The pivotal Phase 3 SIERRA (Study of Iomab-B in Elderly relapsed or refractory AML) is a 153-patient, randomized, multi-center clinical trial, studying Iomab-B compared to the control arm of physician’s choice of salvage therapy. Control arm options included chemotherapies like cytarabine and daunorubicin and targeted agents such as a Bcl-2 inhibitor (Venetoclax), FLT3 inhibitors and IDH 1/2 inhibitors. The SIERRA control arm reflects real-world treatment of r/r AML patients with over 20 agents used alone or in combination as no standard of care exists for this patient population. The SIERRA trial enrolled patients at 24 leading transplant centers in the United States and Canada that perform over 30% of AML BMTs.

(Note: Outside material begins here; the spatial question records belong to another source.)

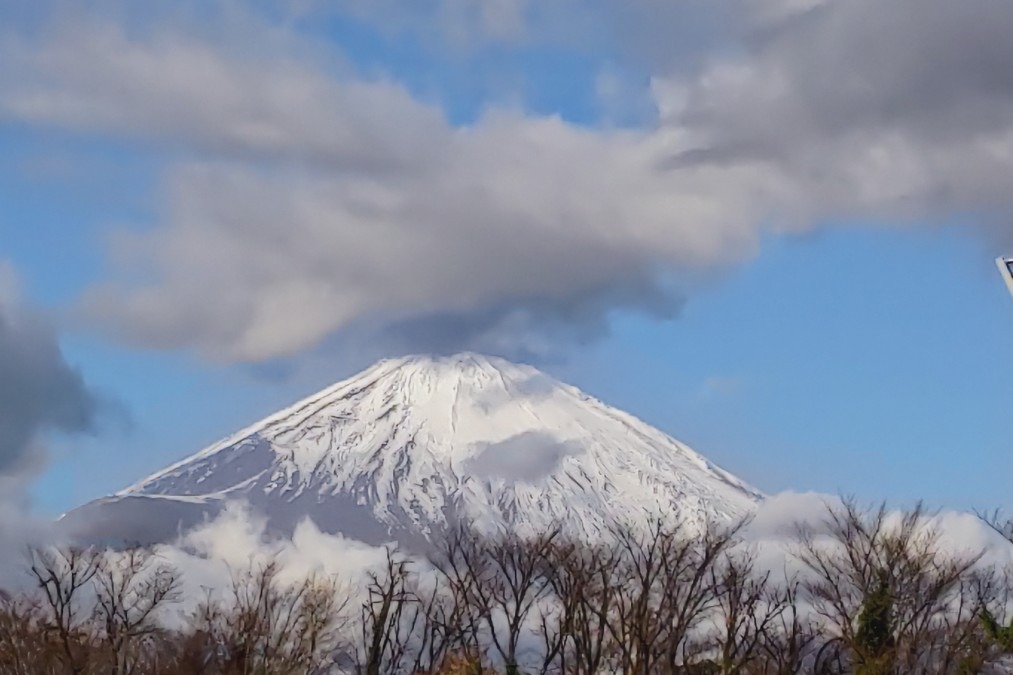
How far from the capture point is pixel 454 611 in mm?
42281

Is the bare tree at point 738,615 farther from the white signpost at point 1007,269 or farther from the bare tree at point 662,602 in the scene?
the white signpost at point 1007,269

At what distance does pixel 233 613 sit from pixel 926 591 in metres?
23.3

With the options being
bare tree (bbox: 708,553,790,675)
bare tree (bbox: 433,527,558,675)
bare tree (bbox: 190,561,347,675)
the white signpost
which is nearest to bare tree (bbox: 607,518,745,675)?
bare tree (bbox: 708,553,790,675)

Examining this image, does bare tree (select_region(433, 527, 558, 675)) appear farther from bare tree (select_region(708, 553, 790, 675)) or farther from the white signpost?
the white signpost

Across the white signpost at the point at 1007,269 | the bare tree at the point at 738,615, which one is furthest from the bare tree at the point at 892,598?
the white signpost at the point at 1007,269

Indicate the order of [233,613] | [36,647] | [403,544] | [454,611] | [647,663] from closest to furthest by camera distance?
1. [647,663]
2. [36,647]
3. [454,611]
4. [233,613]
5. [403,544]

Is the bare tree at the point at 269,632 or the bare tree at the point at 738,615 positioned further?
the bare tree at the point at 269,632

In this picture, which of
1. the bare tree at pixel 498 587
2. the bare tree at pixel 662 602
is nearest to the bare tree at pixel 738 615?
the bare tree at pixel 662 602

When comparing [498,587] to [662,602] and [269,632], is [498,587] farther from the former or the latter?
[269,632]

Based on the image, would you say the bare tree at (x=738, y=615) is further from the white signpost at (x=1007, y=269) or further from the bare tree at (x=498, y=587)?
the white signpost at (x=1007, y=269)

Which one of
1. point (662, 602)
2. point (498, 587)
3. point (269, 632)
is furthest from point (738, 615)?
point (269, 632)

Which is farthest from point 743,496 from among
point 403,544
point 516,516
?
point 403,544

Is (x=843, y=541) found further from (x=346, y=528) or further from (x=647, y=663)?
(x=346, y=528)

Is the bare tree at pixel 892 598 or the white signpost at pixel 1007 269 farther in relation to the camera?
the bare tree at pixel 892 598
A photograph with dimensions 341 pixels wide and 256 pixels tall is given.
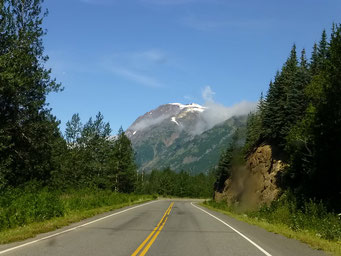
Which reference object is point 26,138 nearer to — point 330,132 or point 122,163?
point 330,132

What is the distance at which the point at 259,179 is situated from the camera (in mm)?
47719

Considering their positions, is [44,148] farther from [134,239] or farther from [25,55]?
[134,239]

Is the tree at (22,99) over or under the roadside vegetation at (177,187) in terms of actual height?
over

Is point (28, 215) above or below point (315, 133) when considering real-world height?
below

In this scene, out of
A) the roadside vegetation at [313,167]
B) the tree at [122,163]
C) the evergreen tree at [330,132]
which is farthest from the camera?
the tree at [122,163]

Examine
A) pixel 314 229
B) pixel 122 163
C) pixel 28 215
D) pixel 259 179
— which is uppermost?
pixel 122 163

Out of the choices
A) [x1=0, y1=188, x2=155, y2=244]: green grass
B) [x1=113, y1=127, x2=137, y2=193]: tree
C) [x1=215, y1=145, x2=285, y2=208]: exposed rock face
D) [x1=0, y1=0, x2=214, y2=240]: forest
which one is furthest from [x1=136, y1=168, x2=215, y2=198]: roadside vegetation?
[x1=0, y1=188, x2=155, y2=244]: green grass

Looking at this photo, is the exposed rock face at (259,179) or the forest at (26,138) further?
the exposed rock face at (259,179)

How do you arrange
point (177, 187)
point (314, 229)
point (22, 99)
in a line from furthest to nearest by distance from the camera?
point (177, 187) → point (22, 99) → point (314, 229)

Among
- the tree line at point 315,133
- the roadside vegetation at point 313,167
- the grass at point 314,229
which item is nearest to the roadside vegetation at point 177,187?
the tree line at point 315,133

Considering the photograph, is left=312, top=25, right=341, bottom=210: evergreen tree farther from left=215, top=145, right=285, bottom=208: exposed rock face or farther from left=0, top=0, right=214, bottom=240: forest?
left=0, top=0, right=214, bottom=240: forest

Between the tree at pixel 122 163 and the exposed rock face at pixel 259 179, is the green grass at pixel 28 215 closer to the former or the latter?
the exposed rock face at pixel 259 179

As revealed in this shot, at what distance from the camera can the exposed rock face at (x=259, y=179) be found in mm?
43188

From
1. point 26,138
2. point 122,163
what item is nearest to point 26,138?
point 26,138
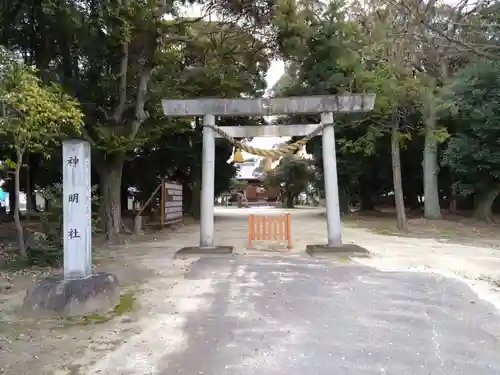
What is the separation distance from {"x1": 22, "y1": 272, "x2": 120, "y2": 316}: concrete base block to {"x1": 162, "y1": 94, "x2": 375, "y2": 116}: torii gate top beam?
597 centimetres

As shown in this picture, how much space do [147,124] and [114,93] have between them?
182 cm

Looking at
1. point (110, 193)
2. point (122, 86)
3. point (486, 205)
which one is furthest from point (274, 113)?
point (486, 205)

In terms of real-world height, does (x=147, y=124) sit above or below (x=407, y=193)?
above

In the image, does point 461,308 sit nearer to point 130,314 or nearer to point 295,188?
point 130,314

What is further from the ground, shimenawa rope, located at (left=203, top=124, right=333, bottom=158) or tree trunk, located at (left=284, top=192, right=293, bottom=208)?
shimenawa rope, located at (left=203, top=124, right=333, bottom=158)

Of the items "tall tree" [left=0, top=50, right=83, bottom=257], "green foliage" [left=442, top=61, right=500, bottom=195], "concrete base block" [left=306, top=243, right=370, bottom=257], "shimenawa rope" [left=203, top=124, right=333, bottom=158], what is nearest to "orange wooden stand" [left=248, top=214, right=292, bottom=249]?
"concrete base block" [left=306, top=243, right=370, bottom=257]

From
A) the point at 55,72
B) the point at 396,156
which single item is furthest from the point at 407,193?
the point at 55,72

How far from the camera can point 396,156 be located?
1705 centimetres

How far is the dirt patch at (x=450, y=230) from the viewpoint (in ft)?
47.8

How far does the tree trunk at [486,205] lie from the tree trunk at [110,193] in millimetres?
14792

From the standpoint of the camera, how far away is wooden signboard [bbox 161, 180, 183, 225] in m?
17.9

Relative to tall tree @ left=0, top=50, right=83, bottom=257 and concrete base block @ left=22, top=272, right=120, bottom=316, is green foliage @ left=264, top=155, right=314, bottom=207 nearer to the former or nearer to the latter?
tall tree @ left=0, top=50, right=83, bottom=257

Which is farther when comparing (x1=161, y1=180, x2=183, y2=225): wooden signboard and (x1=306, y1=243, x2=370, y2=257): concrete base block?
(x1=161, y1=180, x2=183, y2=225): wooden signboard

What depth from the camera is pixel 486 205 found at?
65.5ft
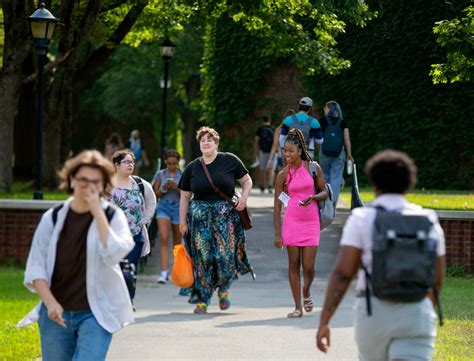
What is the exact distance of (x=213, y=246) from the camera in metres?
12.9

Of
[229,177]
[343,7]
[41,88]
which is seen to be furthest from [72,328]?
[343,7]

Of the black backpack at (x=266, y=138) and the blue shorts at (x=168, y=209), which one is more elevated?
the black backpack at (x=266, y=138)

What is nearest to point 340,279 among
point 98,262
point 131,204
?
point 98,262

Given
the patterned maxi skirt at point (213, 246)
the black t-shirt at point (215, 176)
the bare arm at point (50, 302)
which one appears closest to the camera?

Developed at the Fred Hutchinson Cancer Research Center, a pioneer in the field of BMT, Iomab-B is supported by data in six disease indications including leukemias, lymphomas and multiple myeloma, which afflict over 100,000 patients annually. Actinium intends to pursue additional indications for Iomab-B beyond AML. Actinium also intends to pursue international regulatory approvals independently and through partnerships. In April 2022, Actinium licensed the European, Middle East and North African commercial rights for Iomab-B to Immedica AB, a fully-fledged independent pharmaceutical company headquartered in Sweden. In exchange, Actinium received an upfront payment of $35 million USD with the potential for an additional $417 million USD in regulatory and sales milestones and mid-twenty percent royalties. Europe represents a commercial opportunity double the size of the United States by number of patients with AML receiving BMT. Iomab-B has been granted Orphan Drug Designation by the European Medicines Agency (EMA) and has received positive Scientific Advice from the Committee for Medicinal Products for Human Use (CHMP) of the EMA indicating that the Phase 3 SIERRA trial design, primary endpoint and planned statistical analysis are acceptable as the basis for a Marketing Authorization Application.